▸ Captioned web images:
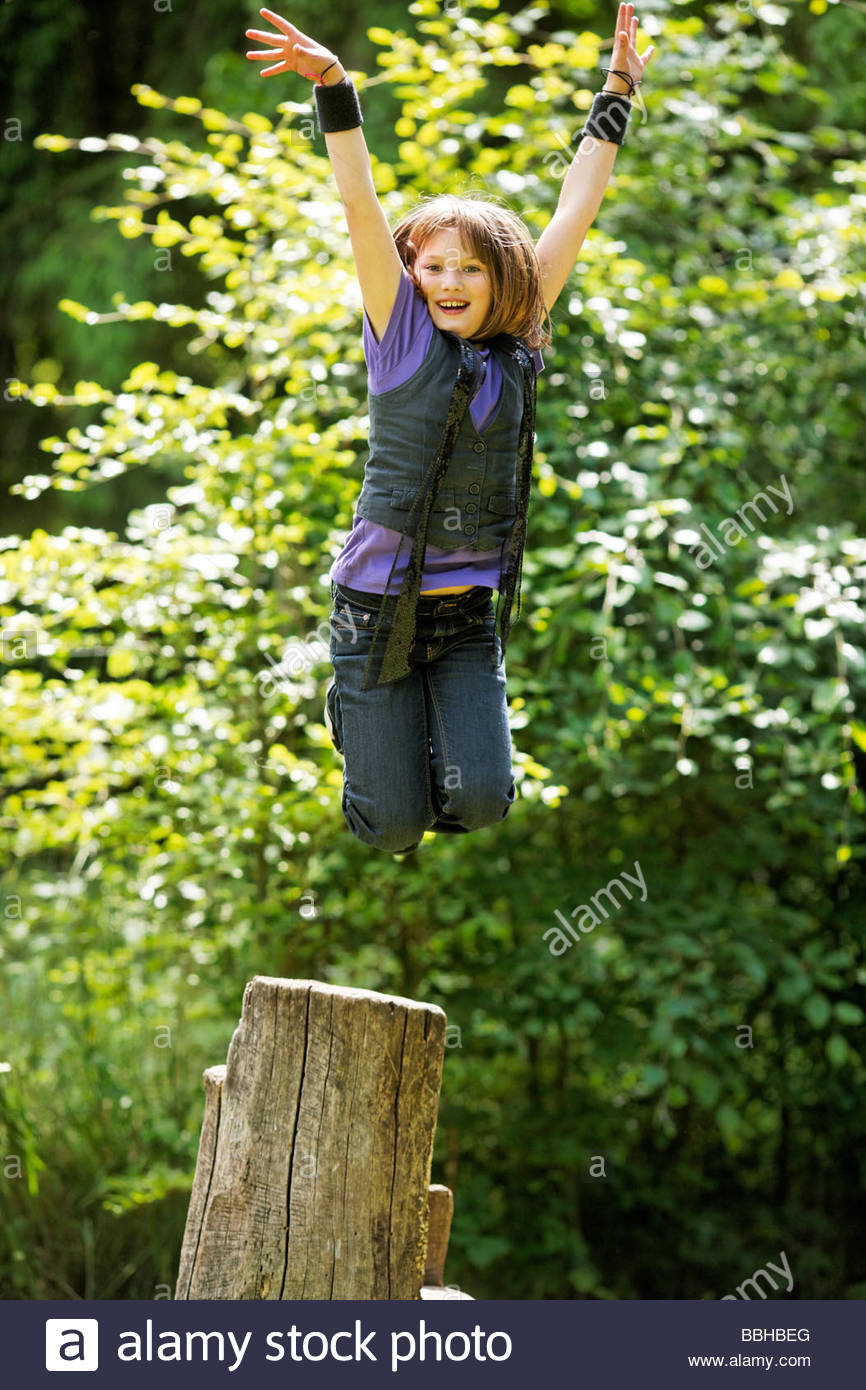 10year old girl jumps from a stump Stock Photo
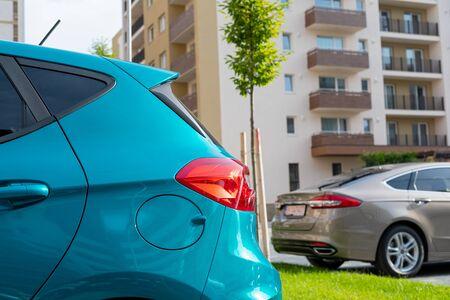 Foto de New apartment blocks with parking lot, parked cars outdoor - residential area - Imagen libre de derechos
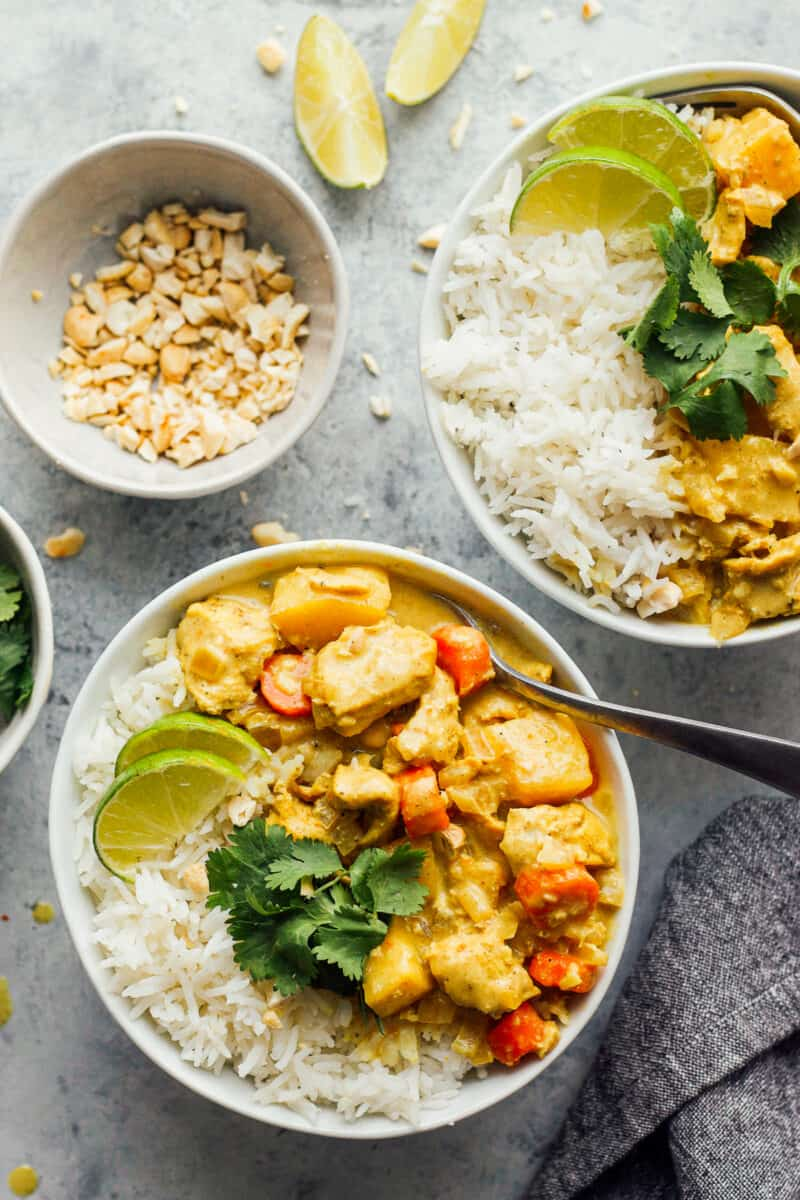 crockpot chicken curry in bowls with rice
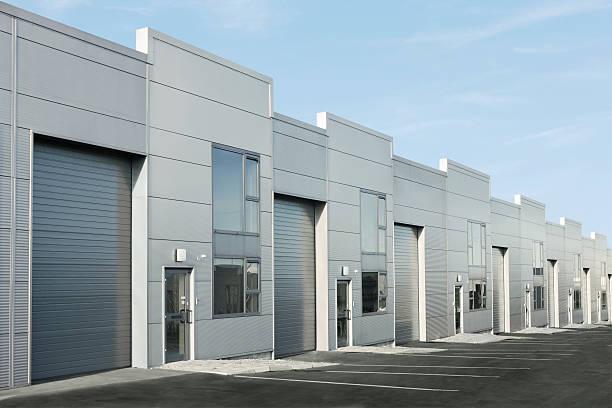 budynki przemysłowe - magazyn budynek przemysłowy zdjęcia i obrazy z banku zdjęć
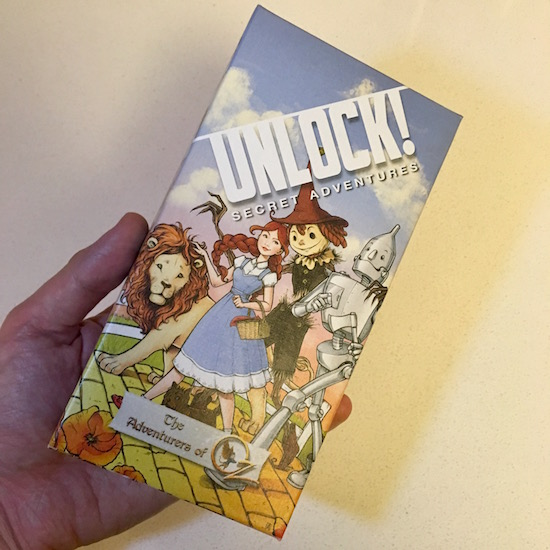Unlock! The Adventures of Oz box art features Dorothy, the Lion, the Tin Man, and the Scarecrow waling the Yellow Brick Road.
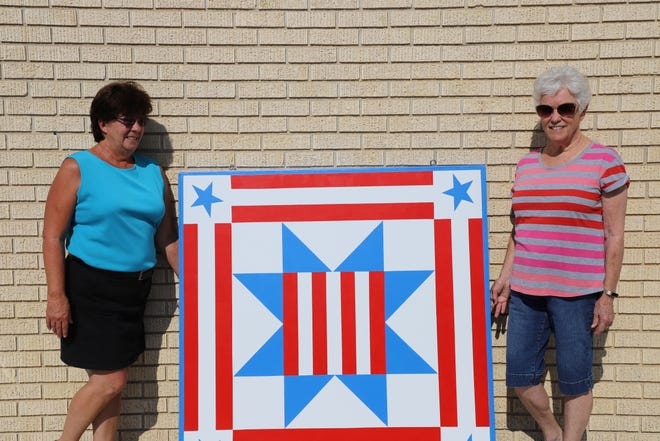 "Joanna Farris and Virginia Cornett pose the Bob Davis Veterans Center's recently donated quilt block titled #5-27 ""A Salute to Veterans."""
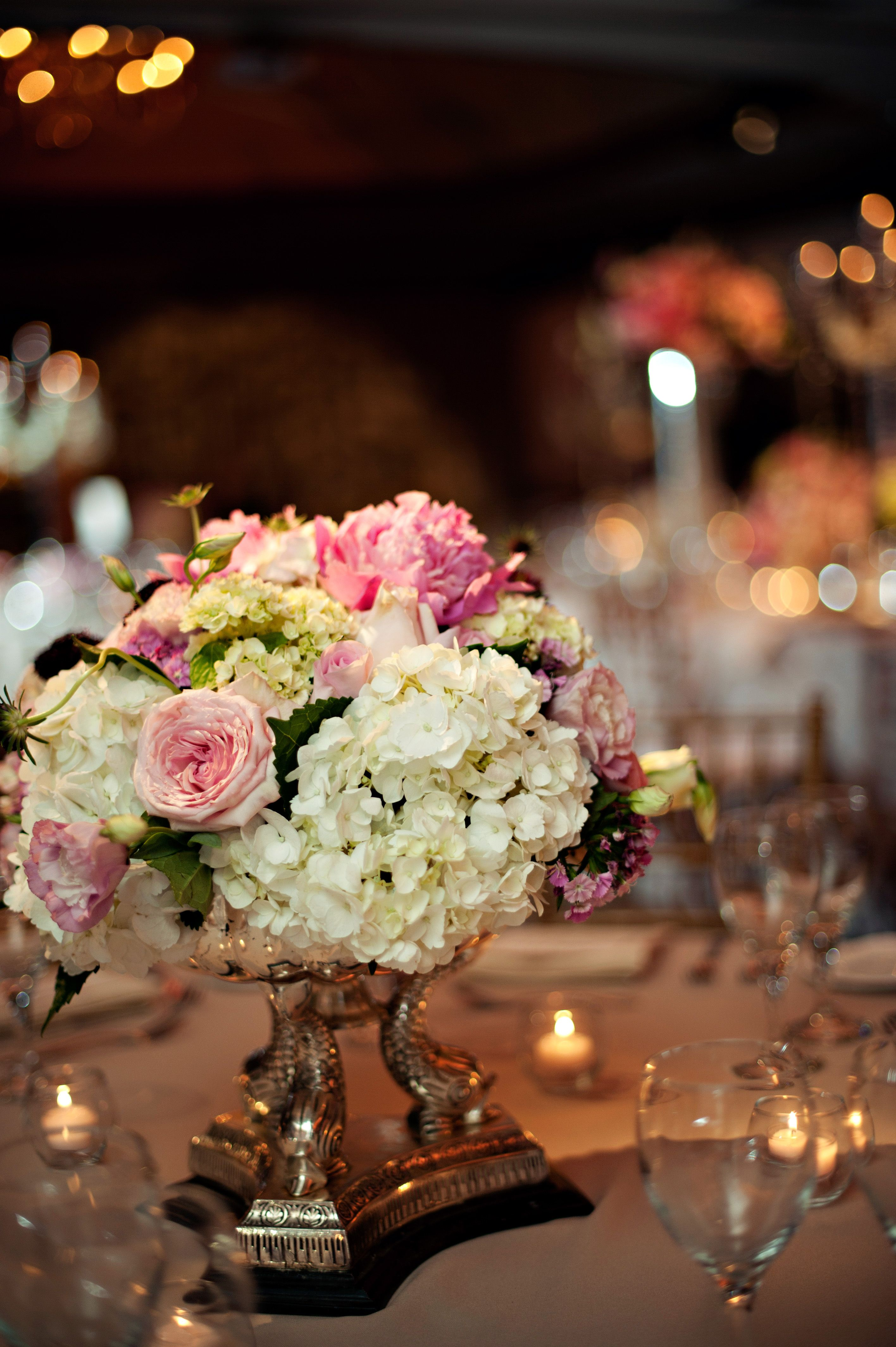 Gorgeous pastel ceremony centerpiece that includes garden roses and hydrangea! Photo credit: Bethany Fields #collegeflowers #lubbock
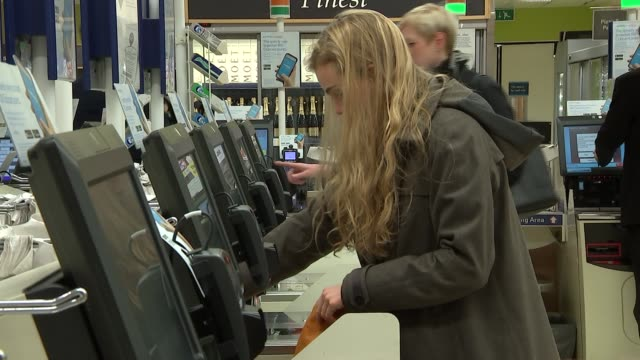 tesco reports an annual jump in sales retail tesco reports an annual jump in sales london bridge tooley street people at selfcheckout tills - self service stock videos & royalty-free footage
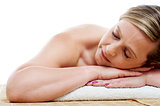 Cropped image of woman relaxing at spa centre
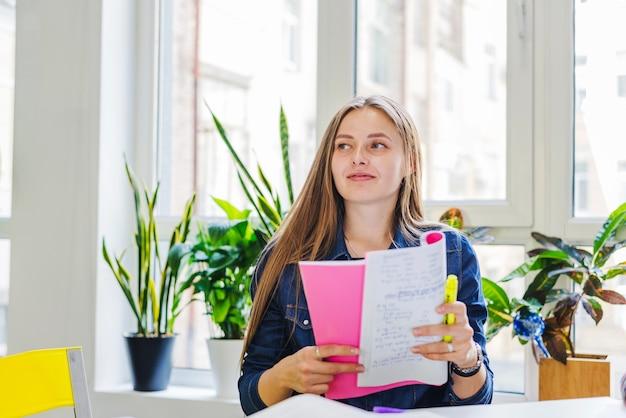 Jonge vrouw met blocnote wegkijken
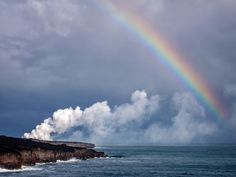 Rainbows, flowing lava, and gorgeous coastline.....all good signs that we are now in Hawai'i. The state of Hawai'i is often referred to as the rainbow state, simply because of the plethora of rainbows (in the sky, on license plates, sports teams, etc) that one can see here. But add a rainbow to lava flow and you are definitely on the Big Island of Hawai'i in Volcanoes National Park. This was shot on a long hike to see the lava flowing into sea, which is always an incredible experience. Have…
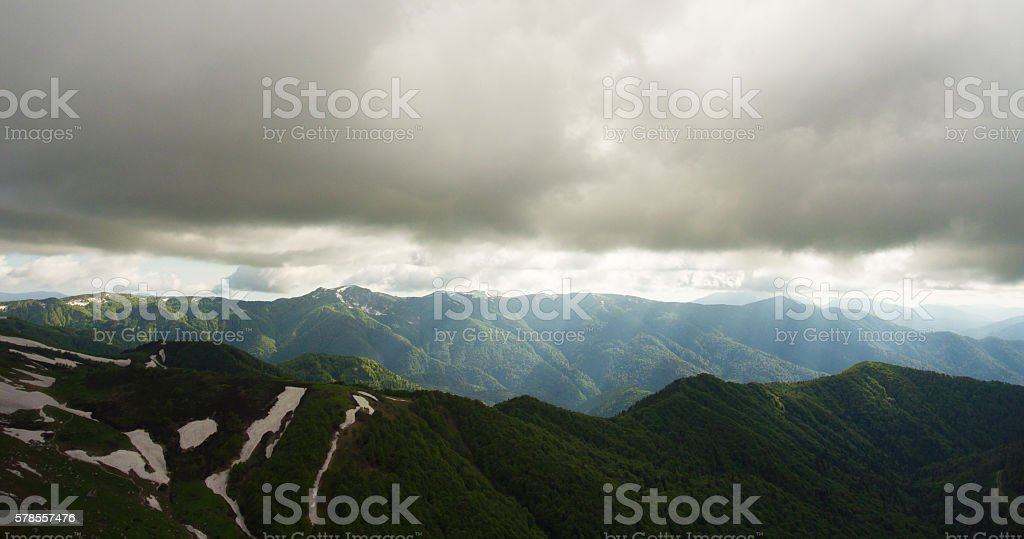 Mountain landscape. Light rays pierces way through the gloomy clouds stock photo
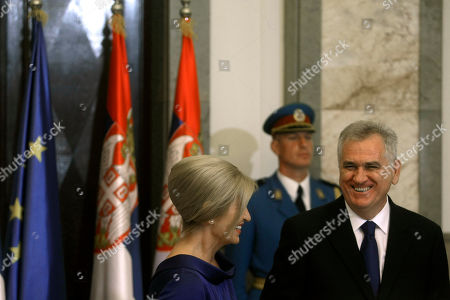 Tomislav Nikolic, Dragica Nikolic Serbian president, Tomislav Nikolic, right, and his wife Dragica, center, share a laugh during Nikolic's ceremonial inauguration in Belgrade, Serbia, . Serbia's Balkan neighbors boycotted Nikolic's inauguration on Monday, claiming statements by the new Serbian nationalist leader reignite wartime tensions and cast doubt over his proclaimed pro-European Union goals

▸ Instructions to follow:
Could you output every record above exactly as it appears, without the pictures?

▸ Result:
 10year old girl jumps from a stump Stock Photo
 Foto de New apartment blocks with parking lot, parked cars outdoor - residential area - Imagen libre de derechos
 crockpot chicken curry in bowls with rice
 budynki przemysłowe - magazyn budynek przemysłowy zdjęcia i obrazy z banku zdjęć
Unlock! The Adventures of Oz box art features Dorothy, the Lion, the Tin Man, and the Scarecrow waling the Yellow Brick Road.
 "Joanna Farris and Virginia Cornett pose the Bob Davis Veterans Center's recently donated quilt block titled #5-27 ""A Salute to Veterans."""
 Gorgeous pastel ceremony centerpiece that includes garden roses and hydrangea! Photo credit: Bethany Fields #collegeflowers #lubbock
 tesco reports an annual jump in sales retail tesco reports an annual jump in sales london bridge tooley street people at selfcheckout tills - self service stock videos & royalty-free footage
 Cropped image of woman relaxing at spa centre
 Jonge vrouw met blocnote wegkijken
 Rainbows, flowing lava, and gorgeous coastline.....all good signs that we are now in Hawai'i. The state of Hawai'i is often referred to as the rainbow state, simply because of the plethora of rainbows (in the sky, on license plates, sports teams, etc) that one can see here. But add a rainbow to lava flow and you are definitely on the Big Island of Hawai'i in Volcanoes National Park. This was shot on a long hike to see the lava flowing into sea, which is always an incredible experience. Have…
 Mountain landscape. Light rays pierces way through the gloomy clouds stock photo
 Tomislav Nikolic, Dragica Nikolic Serbian president, Tomislav Nikolic, right, and his wife Dragica, center, share a laugh during Nikolic's ceremonial inauguration in Belgrade, Serbia, . Serbia's Balkan neighbors boycotted Nikolic's inauguration on Monday, claiming statements by the new Serbian nationalist leader reignite wartime tensions and cast doubt over his proclaimed pro-European Union goals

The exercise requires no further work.